EXTRACTED RECORDS Start Marker

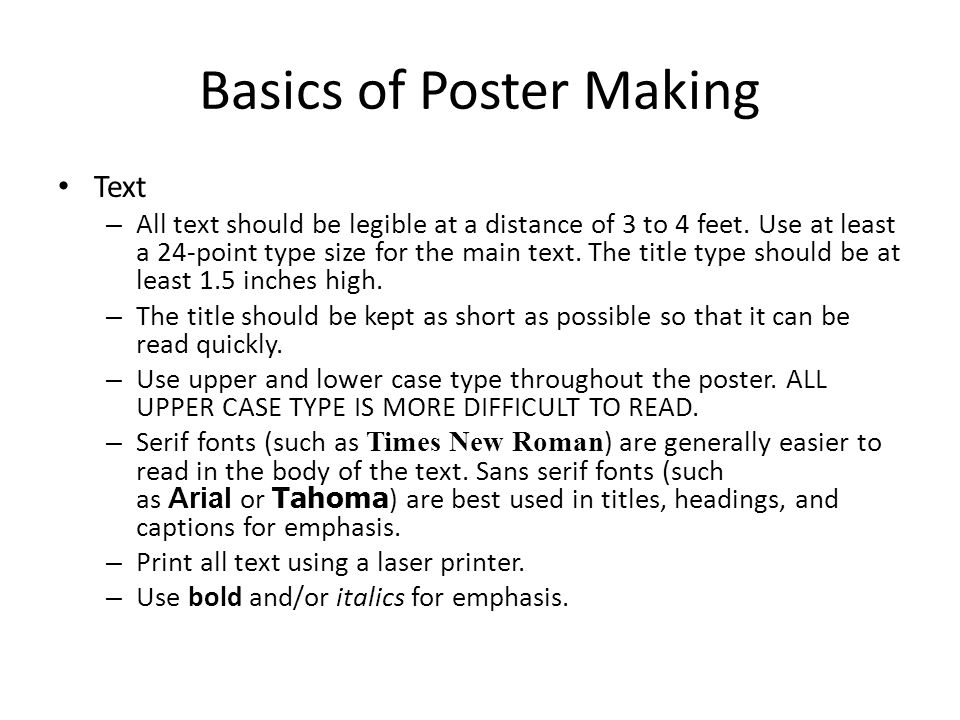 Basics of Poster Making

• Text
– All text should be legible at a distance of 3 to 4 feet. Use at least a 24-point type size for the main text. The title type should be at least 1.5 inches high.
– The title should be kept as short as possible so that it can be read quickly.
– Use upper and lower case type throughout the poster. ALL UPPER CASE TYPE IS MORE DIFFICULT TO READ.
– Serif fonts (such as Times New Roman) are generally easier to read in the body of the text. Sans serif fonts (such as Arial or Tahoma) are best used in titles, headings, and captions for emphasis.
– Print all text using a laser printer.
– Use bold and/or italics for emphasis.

EXTRACTED RECORDS End Marker

§ **ACTION ITEM**
I'd like every record above written out again exactly, without the pictures.

§ **SOLUTION FOR THIS TASK**
 Basics of Poster Making

• Text
– All text should be legible at a distance of 3 to 4 feet. Use at least a 24-point type size for the main text. The title type should be at least 1.5 inches high.
– The title should be kept as short as possible so that it can be read quickly.
– Use upper and lower case type throughout the poster. ALL UPPER CASE TYPE IS MORE DIFFICULT TO READ.
– Serif fonts (such as Times New Roman) are generally easier to read in the body of the text. Sans serif fonts (such as Arial or Tahoma) are best used in titles, headings, and captions for emphasis.
– Print all text using a laser printer.
– Use bold and/or italics for emphasis.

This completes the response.